Visual changes in AI tools often require multiple prompts or switching to external tools to annotate images. This breaks the conversational flow and slows down iteration.
I explored how visual input could become part of the conversation itself by embedding a whiteboard directly inside chat.
COMPANY
tldraw
COLLABORATORS
Product
Engineering
GTM
RESPONSIBILITIES
Research & Analysis
Concept Development
UX Exploration
PROBLEM
Conversational AI relies heavily on text, which makes it difficult to communicate visual ideas.
When users want to reference specific parts on an image or explain a visual change, they often need to take screenshots, annotate them in another tool an re-upload them into the chat.
This breaks the conversational flow and makes iterative worklows slower and more error-prone. This limits the potential of conversational AI.

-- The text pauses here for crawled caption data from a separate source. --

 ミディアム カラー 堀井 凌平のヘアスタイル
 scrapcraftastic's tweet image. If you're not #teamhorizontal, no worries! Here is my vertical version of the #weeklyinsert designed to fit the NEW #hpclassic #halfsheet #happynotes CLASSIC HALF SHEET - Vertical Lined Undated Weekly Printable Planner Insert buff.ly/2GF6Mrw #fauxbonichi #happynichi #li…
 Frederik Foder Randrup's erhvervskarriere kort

People prefer to show rather than tell when explaining complex ideas, but most existing AI chats rely heavily on text
Iterative prompting is common–users refine images over multiple steps and need to focus AI on precise areas within images
Visual context is fragmented across tools, so users have to switch between chat and external annotation tools
RESEARCH & INSIGHTS
To understand how users combine visuals and text, I explored common workflows across AI chat tools, visual collaboration platforms and messaging apps with annotation features.
These insights suggested an opportunity to integrate visual context directly into the chat interface.
This isn't a whiteboard
with AI–it’s an AI
with a whiteboard
THE SOLUTION
A chat interface with an integrated whiteboard that allows users to create visual prompts in real time.

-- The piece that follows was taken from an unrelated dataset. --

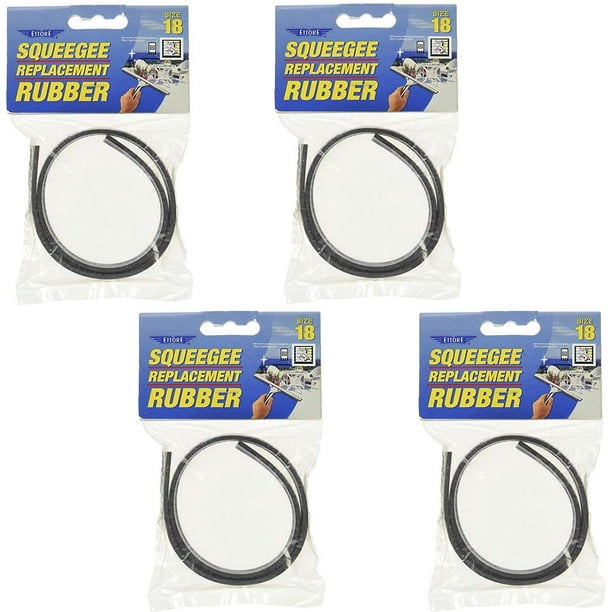 Ettore Replacement Squeegee Rubber, 18Inch, 4 Pack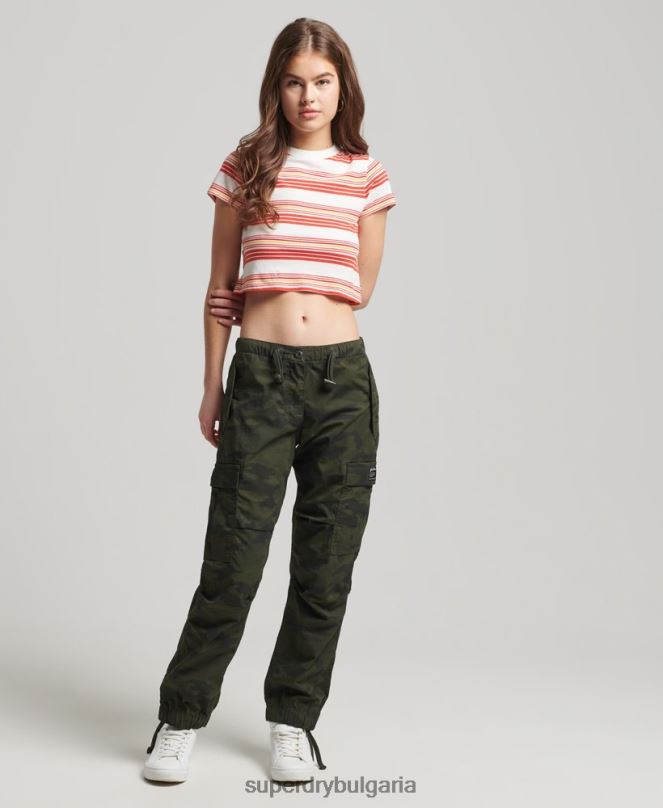 Superdry облекло N00H6266 мулти Жени ретро тениска от органичен памук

Users can draw freehand, upload screenshots or images, annotate specific areas, or combine visuals and text in a single prompt.

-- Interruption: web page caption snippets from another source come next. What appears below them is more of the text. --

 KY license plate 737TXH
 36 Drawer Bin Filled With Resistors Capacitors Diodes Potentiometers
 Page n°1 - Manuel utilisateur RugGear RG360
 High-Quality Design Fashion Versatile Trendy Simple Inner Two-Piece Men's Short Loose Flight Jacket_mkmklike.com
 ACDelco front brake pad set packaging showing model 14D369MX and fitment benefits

This allows users to communicate visually without leaving the conversation.
HOW PEOPLE USE IT
(A) Instructional:
Give visual instructions to the AI or others e.g. collaborators (e.g. ‘Make this part bigger.’)
(B) Explanatory:
Clarify context in conversations (e.g. ‘Here is a hole in the fabric, as I mentioned.’ to help someone interpret an image)
(C) Expressive:
Enhance images for social sharing or personalisation (e.g. by adding drawings, stickers, or text)
Why it's valuable
Behavioural Familiarity
Matches real-world visual workflows–users naturally communicate by pointing, circling, layering notes directly on top of visuals
Communication Efficiency
Reduces reliance on text–users don’t have to explain everything in words–visuals help users ‘show’ instead of ‘tell’
Clarity of Interpretation
Visual cues reduce miscommunication, especially in complex images
Convenience
All tools exist in one flow, keeping users focused
Iterative prompting is the norm in AI chats
APPROACH
This was a conceptual project: I created a brief, low-fidelity wireframes and a vibecode demo to explore interaction ideas. The goal was to see how visual prompting could work in a conversational flow.
FEATURES
COMMAND FRAME
Highlight a specific part of an image and attach an instruction. This helps the AI focus on the exact part users are referring to.
MULTI-EDIT MODE
Compare generated versions side-by-side and annotate differences to guide further prompts.